Indonesia’s shifting RKAB policy and implications for nickel supply

News Analysis

21

Oct

2025

Indonesia’s shifting RKAB policy and implications for nickel supply

Indonesia’s evolving approval system and regulatory interventions cast doubt on nickel supply stability in 2026, offering only short-term price support while failing to sustain long-term gains.

Indonesia’s Rencana Kerja & Anggaran Biaya (RKAB), or Mining Work Plan and Budget, is a system that guides and regulates nickel mining companies. It issues operating permits, sets rules for production caps, and ensures environmental and financial compliance. In May 2024, the RKAB validity period shifted from a one-year cycle to three years for projects already in production.

However, beginning in 2026, the RKAB will revert to an annual approval system. Whilst 2026 approvals for miners that applied in 2024 are expected to remain consistent with an earlier total allocation of 240Mwmt, the inconsistency of the production policy will likely add new layers of uncertainty for both miners and investors.

According to the Minister of Investment and Mining, Bahlil Lahadalia, the return to annual approvals aims to strengthen oversight of raw material supply, stabilise prices of coal and nickel ore, and ensure greater state revenue. However, it is worth noting that over the last three years, nickel ore output has consistently been below the RKAB quotas, suggesting that the oversupply in the nickel market has not been the result of quotas being much higher than production; instead, it is a result of weaker-than-expected demand.

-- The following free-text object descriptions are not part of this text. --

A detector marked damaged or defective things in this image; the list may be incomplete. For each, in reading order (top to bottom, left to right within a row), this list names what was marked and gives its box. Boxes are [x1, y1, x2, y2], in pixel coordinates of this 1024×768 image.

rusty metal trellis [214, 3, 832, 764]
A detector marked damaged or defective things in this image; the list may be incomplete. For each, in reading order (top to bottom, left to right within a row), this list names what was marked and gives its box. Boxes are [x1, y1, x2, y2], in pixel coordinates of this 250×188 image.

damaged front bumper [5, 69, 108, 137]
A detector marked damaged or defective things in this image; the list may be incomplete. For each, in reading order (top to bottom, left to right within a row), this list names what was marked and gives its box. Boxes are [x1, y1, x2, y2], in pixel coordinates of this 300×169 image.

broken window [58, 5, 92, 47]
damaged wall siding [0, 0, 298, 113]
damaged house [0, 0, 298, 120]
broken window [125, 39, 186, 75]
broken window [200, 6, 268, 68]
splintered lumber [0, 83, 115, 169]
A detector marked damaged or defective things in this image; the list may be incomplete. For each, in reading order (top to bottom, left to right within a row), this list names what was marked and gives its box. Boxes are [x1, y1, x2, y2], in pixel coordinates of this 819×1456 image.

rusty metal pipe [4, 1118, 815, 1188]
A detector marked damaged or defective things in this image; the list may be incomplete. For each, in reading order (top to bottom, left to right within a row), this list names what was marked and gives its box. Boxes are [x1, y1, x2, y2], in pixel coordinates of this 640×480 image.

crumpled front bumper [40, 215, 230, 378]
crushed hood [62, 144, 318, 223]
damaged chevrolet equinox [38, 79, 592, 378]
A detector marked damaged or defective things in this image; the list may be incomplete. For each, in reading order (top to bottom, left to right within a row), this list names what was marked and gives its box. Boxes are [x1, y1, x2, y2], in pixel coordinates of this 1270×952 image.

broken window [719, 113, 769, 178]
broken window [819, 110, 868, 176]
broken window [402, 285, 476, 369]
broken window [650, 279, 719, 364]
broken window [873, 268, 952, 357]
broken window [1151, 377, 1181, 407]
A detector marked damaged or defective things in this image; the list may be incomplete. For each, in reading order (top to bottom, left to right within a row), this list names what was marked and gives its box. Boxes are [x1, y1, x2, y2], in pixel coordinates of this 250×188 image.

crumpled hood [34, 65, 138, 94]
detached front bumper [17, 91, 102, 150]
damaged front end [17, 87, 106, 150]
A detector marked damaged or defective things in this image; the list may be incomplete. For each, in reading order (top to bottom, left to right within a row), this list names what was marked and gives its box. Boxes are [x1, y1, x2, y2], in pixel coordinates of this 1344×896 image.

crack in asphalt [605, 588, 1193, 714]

It now appears that Indonesia may be increasingly relying on other regulatory tools to manage ore supply and, in effect, attempt to control nickel prices. On 12 September, the Task Force for Forest-Area Enforcement (Satgas PKH) seized control of 148 hectares within PT Weda Bay Nickel’s concession (owned by Tsingshan and Eramet), citing the absence of a required forestry “borrow-to-use” permit (IPPKH). Although the company holds a valid mining licence, this action highlights the government’s willingness to deploy forestry regulations as an additional constraint.

These interventions may lend temporary support to nickel prices by restricting supply. Yet, over the medium to long term, market fundamentals will continue to be shaped less by regulation and progressively more by a potential demand recovery—particularly breakthroughs in next-generation technologies such as solid-state batteries.